■ Required action ■
Please swap "Necklace" for "Bracelet" in the material below and repeat it with everything else unchanged, leaving out the pictures.

===============

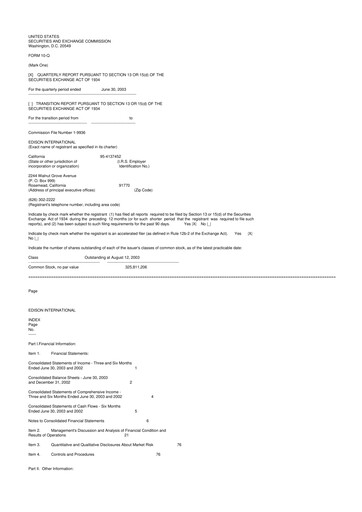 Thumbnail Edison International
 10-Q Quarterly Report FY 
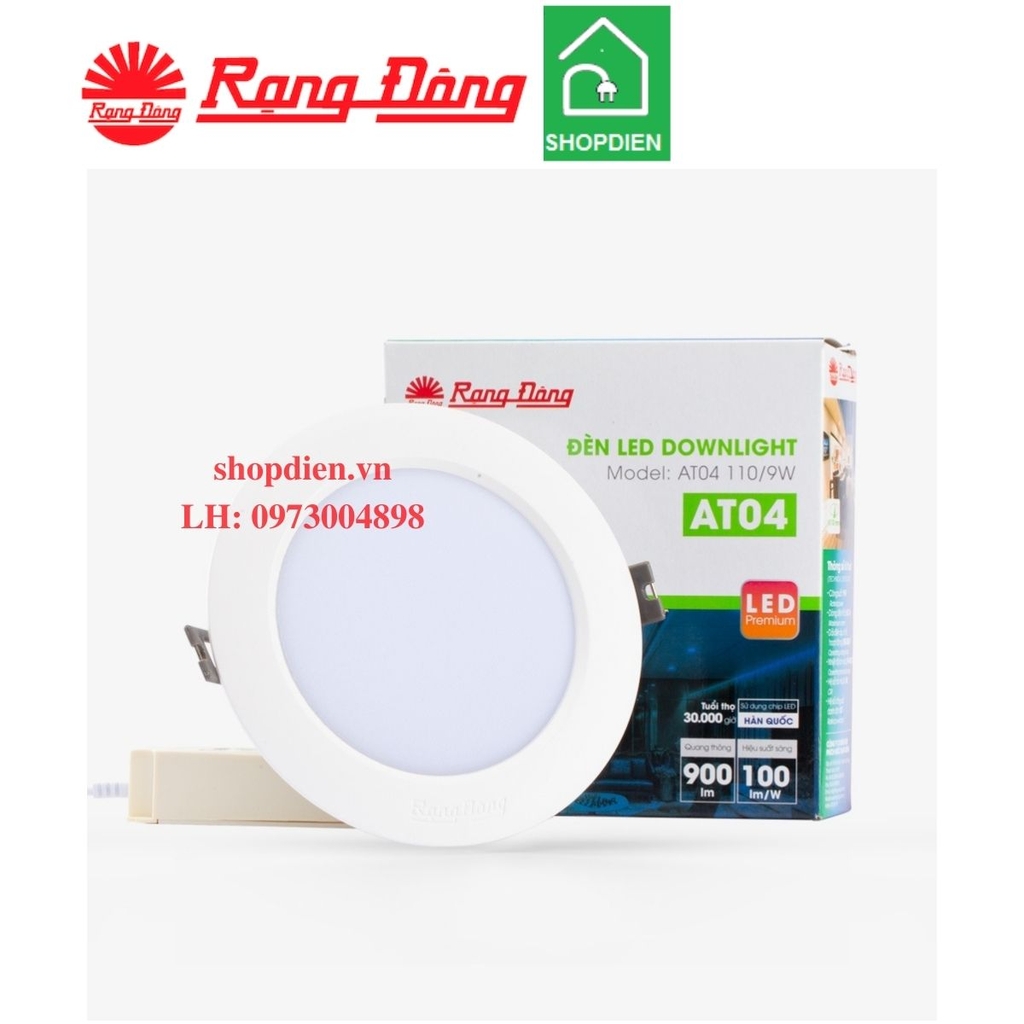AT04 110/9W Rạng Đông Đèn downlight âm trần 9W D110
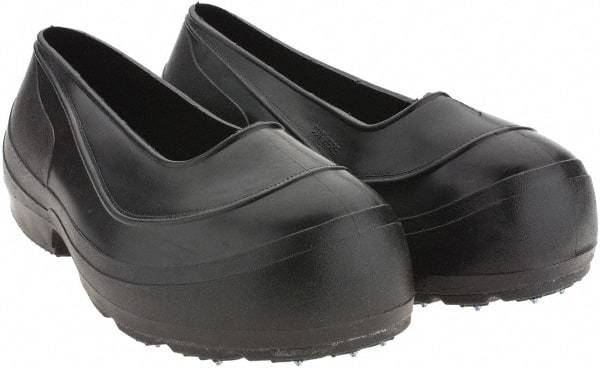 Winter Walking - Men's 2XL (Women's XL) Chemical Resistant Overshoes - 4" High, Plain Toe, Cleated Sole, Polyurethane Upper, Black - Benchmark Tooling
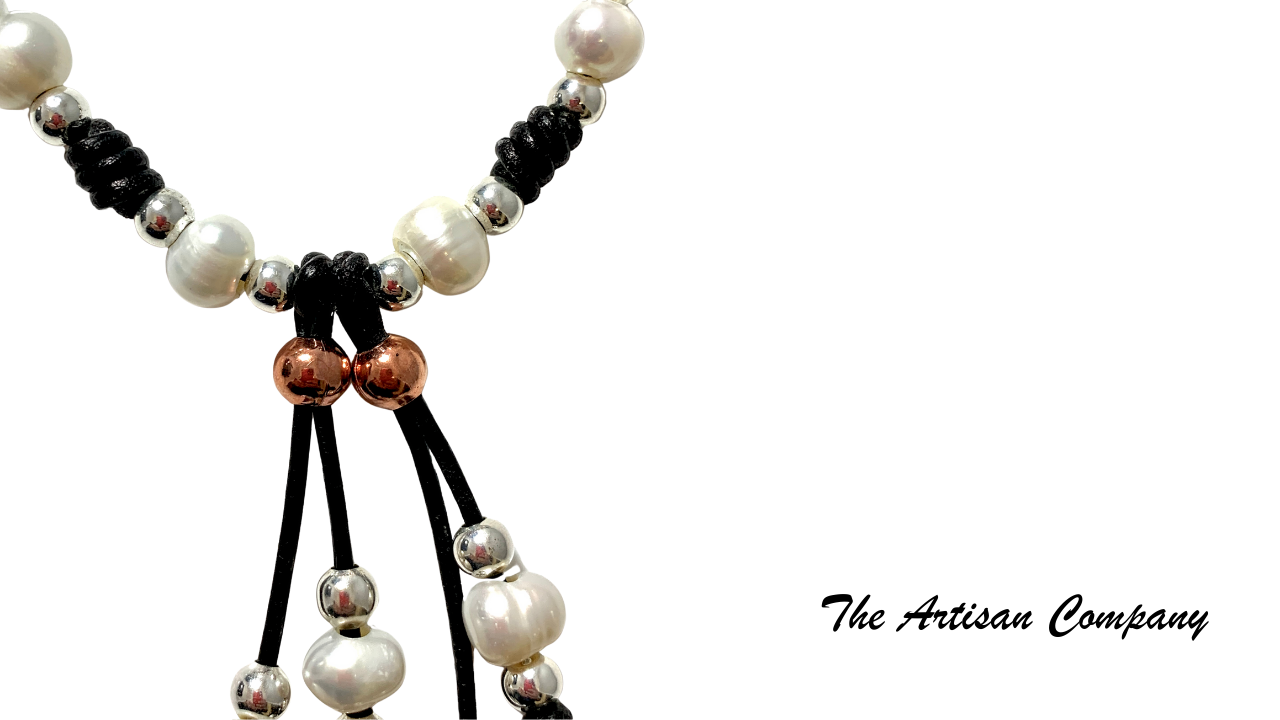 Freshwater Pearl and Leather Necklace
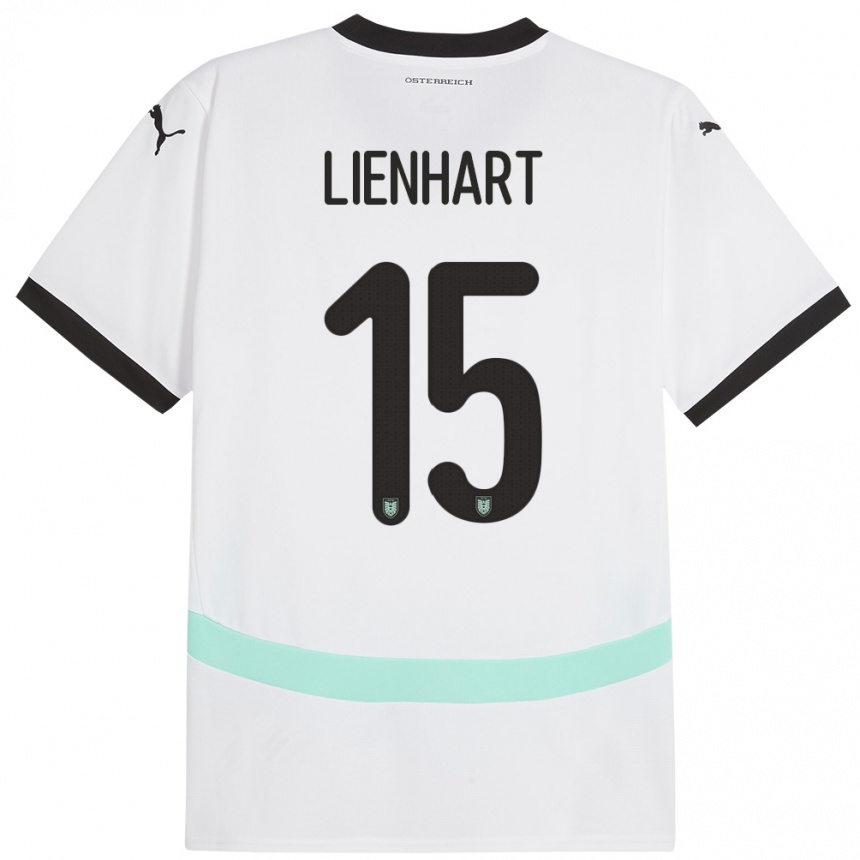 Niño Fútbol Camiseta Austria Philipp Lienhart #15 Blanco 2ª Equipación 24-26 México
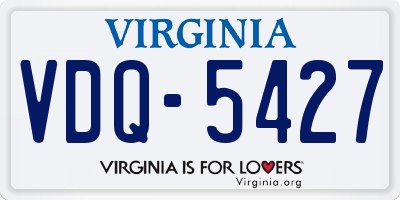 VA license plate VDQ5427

===============

■ Exercise response ■
 Thumbnail Edison International
 10-Q Quarterly Report FY 
AT04 110/9W Rạng Đông Đèn downlight âm trần 9W D110
 Winter Walking - Men's 2XL (Women's XL) Chemical Resistant Overshoes - 4" High, Plain Toe, Cleated Sole, Polyurethane Upper, Black - Benchmark Tooling
 Freshwater Pearl and Leather Bracelet
 Niño Fútbol Camiseta Austria Philipp Lienhart #15 Blanco 2ª Equipación 24-26 México
 VA license plate VDQ5427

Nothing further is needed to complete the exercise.